Motion of a Particle
Interpret and draw motion diagrams including "blinking light' diagrams, x(t), v(t), a(t), and y(x) plots. Understand what time derivatives mean and how to estimate time derivatives from the information in these diagrams. Compute a particle's classical translational motion in one or two dimensions, including circular motion, both in Cartesian coordinates and in polar coordinates.
Newton's Second Law
Use Newton's Second Law to calculate the motion of objects, both in translation and rotation, and also those in simple harmonic motion, as well as the forces and torques acting on systems in equilibrium.
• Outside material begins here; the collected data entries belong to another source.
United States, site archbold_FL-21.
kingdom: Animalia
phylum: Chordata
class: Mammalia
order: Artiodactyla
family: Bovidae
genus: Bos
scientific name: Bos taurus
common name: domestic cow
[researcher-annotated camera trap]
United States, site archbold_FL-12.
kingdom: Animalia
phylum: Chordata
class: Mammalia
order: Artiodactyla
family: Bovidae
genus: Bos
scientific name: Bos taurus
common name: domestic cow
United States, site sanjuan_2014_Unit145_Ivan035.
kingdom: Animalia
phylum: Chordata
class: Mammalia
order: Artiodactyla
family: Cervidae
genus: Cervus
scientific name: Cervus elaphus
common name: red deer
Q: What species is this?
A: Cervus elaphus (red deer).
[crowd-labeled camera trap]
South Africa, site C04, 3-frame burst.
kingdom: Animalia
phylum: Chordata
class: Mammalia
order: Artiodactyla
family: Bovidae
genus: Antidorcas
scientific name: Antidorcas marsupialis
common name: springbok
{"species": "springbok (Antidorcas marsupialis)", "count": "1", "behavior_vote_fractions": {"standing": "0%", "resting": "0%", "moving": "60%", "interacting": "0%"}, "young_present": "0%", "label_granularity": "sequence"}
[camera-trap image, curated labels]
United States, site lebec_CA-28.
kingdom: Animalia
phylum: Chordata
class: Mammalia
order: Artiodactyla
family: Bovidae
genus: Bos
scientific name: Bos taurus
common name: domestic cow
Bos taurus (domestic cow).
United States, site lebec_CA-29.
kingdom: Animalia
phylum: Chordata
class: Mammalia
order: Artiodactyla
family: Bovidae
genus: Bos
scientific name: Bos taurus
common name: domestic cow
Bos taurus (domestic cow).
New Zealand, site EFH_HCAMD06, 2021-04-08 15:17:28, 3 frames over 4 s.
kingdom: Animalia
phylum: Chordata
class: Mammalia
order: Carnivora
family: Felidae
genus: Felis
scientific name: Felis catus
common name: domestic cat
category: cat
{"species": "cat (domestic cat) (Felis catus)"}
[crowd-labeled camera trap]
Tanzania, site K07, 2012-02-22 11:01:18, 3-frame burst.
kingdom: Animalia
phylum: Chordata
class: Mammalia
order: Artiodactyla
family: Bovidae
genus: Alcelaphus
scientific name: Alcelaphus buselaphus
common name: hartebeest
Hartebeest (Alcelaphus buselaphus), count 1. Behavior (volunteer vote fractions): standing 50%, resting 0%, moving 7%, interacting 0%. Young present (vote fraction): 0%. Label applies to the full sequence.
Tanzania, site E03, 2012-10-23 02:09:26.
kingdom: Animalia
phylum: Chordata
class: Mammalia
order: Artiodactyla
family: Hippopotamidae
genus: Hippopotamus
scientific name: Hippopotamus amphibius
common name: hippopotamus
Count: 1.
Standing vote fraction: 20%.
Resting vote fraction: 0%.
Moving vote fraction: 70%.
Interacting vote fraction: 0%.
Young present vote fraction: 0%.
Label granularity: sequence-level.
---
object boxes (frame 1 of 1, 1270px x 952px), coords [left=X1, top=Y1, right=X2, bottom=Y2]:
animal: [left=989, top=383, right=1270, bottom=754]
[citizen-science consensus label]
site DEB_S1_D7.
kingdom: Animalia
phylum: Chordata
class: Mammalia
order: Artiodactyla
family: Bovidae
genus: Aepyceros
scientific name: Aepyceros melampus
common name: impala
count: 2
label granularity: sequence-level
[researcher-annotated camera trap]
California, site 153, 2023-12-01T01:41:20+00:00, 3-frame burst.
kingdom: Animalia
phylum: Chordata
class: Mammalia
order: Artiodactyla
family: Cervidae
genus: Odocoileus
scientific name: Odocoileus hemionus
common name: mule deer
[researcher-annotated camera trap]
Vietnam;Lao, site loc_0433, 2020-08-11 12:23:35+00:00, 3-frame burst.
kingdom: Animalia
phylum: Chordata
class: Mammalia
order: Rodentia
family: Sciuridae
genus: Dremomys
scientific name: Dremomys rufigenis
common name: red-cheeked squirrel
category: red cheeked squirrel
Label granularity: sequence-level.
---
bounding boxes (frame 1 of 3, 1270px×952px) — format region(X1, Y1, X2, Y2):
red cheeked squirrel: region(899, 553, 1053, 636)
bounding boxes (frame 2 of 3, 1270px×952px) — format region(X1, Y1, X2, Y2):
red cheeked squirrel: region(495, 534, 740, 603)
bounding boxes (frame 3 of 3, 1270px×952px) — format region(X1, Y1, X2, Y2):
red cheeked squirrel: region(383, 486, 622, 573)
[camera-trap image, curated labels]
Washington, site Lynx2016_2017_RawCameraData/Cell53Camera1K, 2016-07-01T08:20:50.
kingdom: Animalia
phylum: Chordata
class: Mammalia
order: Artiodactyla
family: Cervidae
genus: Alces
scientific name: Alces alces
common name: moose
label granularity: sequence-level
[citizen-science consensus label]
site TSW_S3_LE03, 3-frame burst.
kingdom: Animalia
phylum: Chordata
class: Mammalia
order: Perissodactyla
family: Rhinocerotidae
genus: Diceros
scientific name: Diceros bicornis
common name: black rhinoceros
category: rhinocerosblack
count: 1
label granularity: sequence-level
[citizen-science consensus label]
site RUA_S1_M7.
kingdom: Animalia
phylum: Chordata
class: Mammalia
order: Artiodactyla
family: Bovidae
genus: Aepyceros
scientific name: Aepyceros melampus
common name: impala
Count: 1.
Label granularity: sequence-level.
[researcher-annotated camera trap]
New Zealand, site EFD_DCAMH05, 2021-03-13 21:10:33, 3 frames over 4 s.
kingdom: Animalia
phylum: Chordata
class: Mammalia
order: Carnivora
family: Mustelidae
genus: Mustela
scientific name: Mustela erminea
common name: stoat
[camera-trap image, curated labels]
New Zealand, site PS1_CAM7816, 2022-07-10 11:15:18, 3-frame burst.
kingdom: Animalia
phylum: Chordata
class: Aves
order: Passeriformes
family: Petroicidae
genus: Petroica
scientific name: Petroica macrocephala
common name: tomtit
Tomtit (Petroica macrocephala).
Also use Newton's inverse-square law of gravity to calculate how objects move.
Energy and Momentum
Use the ideas of energy, work, power, linear momentum, impulse, and angular momentum to arrive at conclusions about the motion of a system, including systems in which collisions occur.
Demonstrate an understanding of the basic scientific principles that undergird the scientific process, including the strengths and weaknesses of this process.